The lines to extract start at the one containing "Looking at what" and end with the last line; give them exactly and nothing more.
-- Start of Available data --
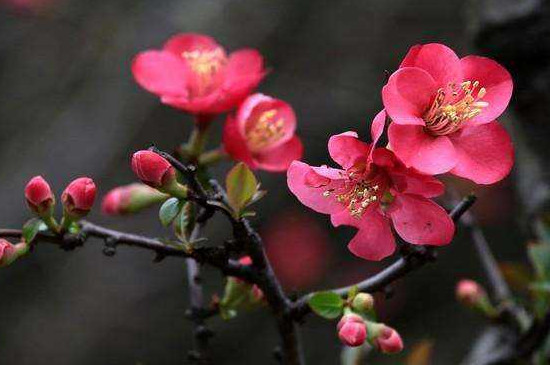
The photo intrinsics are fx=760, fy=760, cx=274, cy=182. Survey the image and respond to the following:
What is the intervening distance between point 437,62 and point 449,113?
2.0 inches

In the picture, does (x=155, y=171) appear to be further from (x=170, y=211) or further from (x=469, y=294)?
(x=469, y=294)

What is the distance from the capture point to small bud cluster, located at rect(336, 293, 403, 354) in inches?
28.2

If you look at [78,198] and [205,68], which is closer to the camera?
[78,198]

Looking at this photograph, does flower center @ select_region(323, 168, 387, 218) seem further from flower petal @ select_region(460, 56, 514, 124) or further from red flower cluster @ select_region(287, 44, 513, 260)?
flower petal @ select_region(460, 56, 514, 124)

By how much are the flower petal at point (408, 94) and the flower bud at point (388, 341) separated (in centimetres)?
21

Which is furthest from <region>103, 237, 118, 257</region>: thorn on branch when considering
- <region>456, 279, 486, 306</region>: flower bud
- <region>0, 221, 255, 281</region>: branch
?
<region>456, 279, 486, 306</region>: flower bud

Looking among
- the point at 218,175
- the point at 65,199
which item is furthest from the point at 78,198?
the point at 218,175

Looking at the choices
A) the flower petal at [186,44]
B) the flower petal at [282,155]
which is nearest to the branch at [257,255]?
the flower petal at [282,155]

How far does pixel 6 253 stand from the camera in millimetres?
739

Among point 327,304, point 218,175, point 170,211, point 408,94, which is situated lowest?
point 218,175

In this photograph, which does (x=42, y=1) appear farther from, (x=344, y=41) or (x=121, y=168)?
(x=344, y=41)

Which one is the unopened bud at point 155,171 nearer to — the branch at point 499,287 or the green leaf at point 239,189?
the green leaf at point 239,189

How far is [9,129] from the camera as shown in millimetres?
3154

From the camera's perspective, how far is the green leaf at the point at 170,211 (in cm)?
73
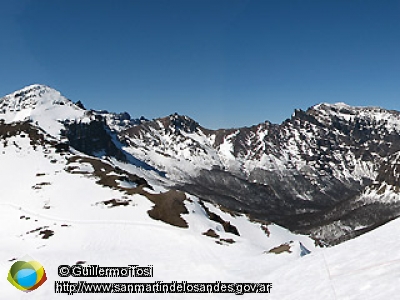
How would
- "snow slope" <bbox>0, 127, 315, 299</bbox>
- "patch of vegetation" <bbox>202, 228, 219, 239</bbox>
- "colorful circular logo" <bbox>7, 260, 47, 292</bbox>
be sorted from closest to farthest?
"colorful circular logo" <bbox>7, 260, 47, 292</bbox>, "snow slope" <bbox>0, 127, 315, 299</bbox>, "patch of vegetation" <bbox>202, 228, 219, 239</bbox>

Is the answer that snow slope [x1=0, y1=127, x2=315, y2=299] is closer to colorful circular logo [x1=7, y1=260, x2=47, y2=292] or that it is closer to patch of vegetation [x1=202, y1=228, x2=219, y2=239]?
colorful circular logo [x1=7, y1=260, x2=47, y2=292]

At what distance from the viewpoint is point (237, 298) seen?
90.5 ft

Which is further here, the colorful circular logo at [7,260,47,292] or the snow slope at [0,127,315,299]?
the snow slope at [0,127,315,299]

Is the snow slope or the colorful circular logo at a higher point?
the snow slope

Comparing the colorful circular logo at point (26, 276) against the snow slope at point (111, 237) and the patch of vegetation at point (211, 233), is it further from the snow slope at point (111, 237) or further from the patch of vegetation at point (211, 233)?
the patch of vegetation at point (211, 233)

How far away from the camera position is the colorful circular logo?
34.1m

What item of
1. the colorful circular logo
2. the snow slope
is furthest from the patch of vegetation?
the colorful circular logo

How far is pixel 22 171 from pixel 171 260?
13916 centimetres

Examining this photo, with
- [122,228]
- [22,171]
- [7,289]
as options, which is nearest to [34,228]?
[122,228]

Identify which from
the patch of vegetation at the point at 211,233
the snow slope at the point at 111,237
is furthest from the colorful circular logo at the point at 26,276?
the patch of vegetation at the point at 211,233

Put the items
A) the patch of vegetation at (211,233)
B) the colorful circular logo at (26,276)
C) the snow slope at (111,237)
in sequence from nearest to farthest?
the colorful circular logo at (26,276), the snow slope at (111,237), the patch of vegetation at (211,233)

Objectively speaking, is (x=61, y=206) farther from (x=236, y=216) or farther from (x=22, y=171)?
(x=22, y=171)

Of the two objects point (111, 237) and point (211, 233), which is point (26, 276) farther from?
point (211, 233)

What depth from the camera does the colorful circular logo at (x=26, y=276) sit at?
34.1 meters
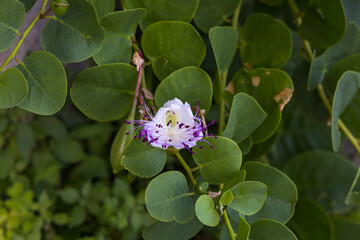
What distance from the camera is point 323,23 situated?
69cm

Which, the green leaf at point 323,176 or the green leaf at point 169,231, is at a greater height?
the green leaf at point 169,231

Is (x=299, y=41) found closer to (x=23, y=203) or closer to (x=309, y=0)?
(x=309, y=0)

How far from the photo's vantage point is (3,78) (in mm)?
502

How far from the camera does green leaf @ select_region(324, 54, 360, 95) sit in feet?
2.30

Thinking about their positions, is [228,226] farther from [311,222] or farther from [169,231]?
[311,222]

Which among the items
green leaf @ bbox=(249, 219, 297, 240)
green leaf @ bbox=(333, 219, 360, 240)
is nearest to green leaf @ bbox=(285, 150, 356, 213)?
green leaf @ bbox=(333, 219, 360, 240)

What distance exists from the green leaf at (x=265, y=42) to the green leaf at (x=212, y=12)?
0.04 metres

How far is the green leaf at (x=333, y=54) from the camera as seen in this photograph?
2.39 ft

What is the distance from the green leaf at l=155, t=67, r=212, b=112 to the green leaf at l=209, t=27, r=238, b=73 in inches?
3.0

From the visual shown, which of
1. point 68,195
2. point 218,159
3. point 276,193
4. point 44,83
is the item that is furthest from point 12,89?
point 68,195

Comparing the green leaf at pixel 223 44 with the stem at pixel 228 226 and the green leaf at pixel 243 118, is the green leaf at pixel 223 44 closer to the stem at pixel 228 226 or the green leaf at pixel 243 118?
the green leaf at pixel 243 118

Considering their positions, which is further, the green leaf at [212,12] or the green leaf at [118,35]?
the green leaf at [212,12]

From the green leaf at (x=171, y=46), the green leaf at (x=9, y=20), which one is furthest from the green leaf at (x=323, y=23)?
the green leaf at (x=9, y=20)

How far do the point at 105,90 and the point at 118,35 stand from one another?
0.08m
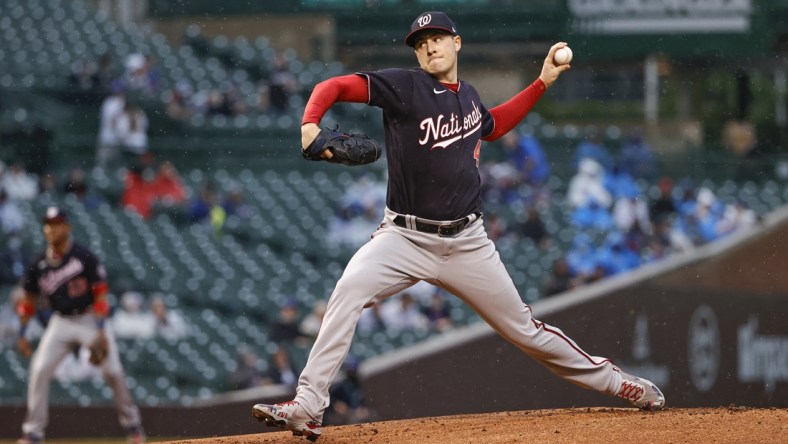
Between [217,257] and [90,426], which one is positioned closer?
[90,426]

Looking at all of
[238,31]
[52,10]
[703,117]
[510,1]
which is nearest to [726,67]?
[703,117]

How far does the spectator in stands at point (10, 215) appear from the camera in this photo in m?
11.9

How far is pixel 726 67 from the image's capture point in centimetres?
1048

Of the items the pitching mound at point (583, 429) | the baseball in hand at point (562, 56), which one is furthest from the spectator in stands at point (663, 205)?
the baseball in hand at point (562, 56)

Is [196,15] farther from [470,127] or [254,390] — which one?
[470,127]

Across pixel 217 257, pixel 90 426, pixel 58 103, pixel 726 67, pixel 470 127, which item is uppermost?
pixel 470 127

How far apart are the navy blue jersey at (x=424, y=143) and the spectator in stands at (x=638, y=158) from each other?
685cm

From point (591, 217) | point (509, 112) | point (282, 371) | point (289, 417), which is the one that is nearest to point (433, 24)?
point (509, 112)

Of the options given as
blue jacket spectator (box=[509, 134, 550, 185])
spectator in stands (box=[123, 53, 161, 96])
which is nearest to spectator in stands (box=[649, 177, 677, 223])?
blue jacket spectator (box=[509, 134, 550, 185])

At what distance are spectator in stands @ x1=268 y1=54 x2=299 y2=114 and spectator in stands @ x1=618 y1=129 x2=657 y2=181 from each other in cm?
364

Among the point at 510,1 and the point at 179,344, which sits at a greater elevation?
the point at 510,1

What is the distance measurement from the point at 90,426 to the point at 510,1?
18.8 ft

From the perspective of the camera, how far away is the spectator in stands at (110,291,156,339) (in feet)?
35.8

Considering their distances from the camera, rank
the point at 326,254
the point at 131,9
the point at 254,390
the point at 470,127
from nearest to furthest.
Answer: the point at 470,127, the point at 254,390, the point at 326,254, the point at 131,9
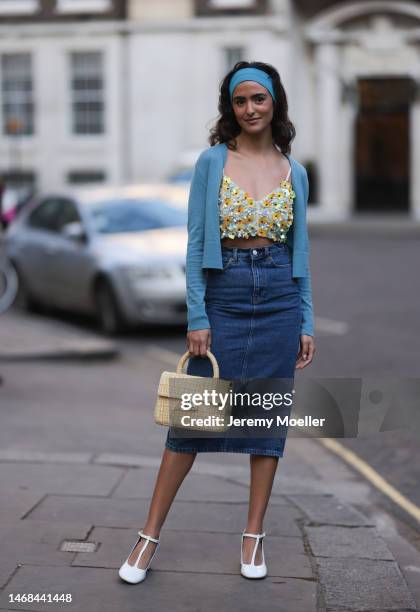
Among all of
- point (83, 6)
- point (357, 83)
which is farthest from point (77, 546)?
point (83, 6)

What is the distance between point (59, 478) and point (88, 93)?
2848cm

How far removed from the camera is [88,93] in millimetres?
32938

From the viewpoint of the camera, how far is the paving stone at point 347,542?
4504 millimetres

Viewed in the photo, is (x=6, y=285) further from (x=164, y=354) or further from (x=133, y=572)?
(x=133, y=572)

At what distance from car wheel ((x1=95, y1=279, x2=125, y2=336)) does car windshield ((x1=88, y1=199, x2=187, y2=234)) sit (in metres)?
0.66

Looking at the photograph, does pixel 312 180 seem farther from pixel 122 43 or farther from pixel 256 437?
pixel 256 437

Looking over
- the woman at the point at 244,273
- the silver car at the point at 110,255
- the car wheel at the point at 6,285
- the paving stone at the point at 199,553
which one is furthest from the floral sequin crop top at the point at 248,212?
the car wheel at the point at 6,285

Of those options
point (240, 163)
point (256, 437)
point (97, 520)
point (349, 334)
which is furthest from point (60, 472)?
point (349, 334)

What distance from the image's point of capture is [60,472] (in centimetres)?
564

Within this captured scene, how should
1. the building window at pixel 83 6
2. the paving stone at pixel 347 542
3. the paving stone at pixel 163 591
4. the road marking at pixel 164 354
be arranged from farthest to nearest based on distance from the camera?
the building window at pixel 83 6 → the road marking at pixel 164 354 → the paving stone at pixel 347 542 → the paving stone at pixel 163 591

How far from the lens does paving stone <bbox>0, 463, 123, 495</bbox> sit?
17.3ft

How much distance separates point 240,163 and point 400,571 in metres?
1.68

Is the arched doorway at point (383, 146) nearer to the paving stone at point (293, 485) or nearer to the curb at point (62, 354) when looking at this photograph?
the curb at point (62, 354)

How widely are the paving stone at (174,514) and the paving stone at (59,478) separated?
0.16 meters
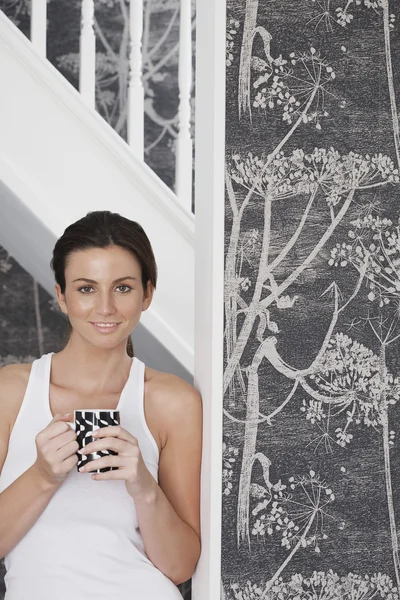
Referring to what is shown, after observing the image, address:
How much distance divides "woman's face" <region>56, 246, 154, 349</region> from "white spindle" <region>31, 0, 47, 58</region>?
2.70 feet

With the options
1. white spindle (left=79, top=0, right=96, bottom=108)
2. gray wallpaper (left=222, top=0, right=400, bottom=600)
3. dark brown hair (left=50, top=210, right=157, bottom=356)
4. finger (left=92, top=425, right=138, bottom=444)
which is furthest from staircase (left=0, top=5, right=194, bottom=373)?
finger (left=92, top=425, right=138, bottom=444)

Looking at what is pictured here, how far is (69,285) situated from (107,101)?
197cm

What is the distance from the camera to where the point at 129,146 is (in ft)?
6.75

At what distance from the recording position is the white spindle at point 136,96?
2.07m

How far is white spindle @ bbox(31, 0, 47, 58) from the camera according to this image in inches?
78.2

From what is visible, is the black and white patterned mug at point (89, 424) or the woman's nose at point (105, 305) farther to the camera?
the woman's nose at point (105, 305)

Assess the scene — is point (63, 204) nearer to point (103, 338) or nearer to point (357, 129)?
point (103, 338)

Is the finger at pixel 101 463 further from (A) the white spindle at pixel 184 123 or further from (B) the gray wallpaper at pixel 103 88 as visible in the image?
(B) the gray wallpaper at pixel 103 88

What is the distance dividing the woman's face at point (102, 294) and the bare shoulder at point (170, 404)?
0.38 feet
-- End of Available data --
# Solution to the problem
Looking at what is pictured here, how far is (69,285) situated from (107,101)?
197cm

What is the distance from the camera to where the point at 129,146 is (in ft)?
6.75

At what distance from the recording position is the white spindle at point 136,96?
2.07m

How far is white spindle @ bbox(31, 0, 47, 58) from the camera according to this image in inches?
78.2

From what is visible, is the black and white patterned mug at point (89, 424) or the woman's nose at point (105, 305) farther to the camera?
the woman's nose at point (105, 305)

Assess the scene — is point (63, 204) nearer to point (103, 338) or nearer to point (357, 129)?
point (103, 338)

Is the finger at pixel 101 463 further from (A) the white spindle at pixel 184 123 or further from (B) the gray wallpaper at pixel 103 88 as visible in the image?
(B) the gray wallpaper at pixel 103 88

What is the distance dividing the woman's face at point (102, 294) and the bare shoulder at point (170, 404)?
0.38 feet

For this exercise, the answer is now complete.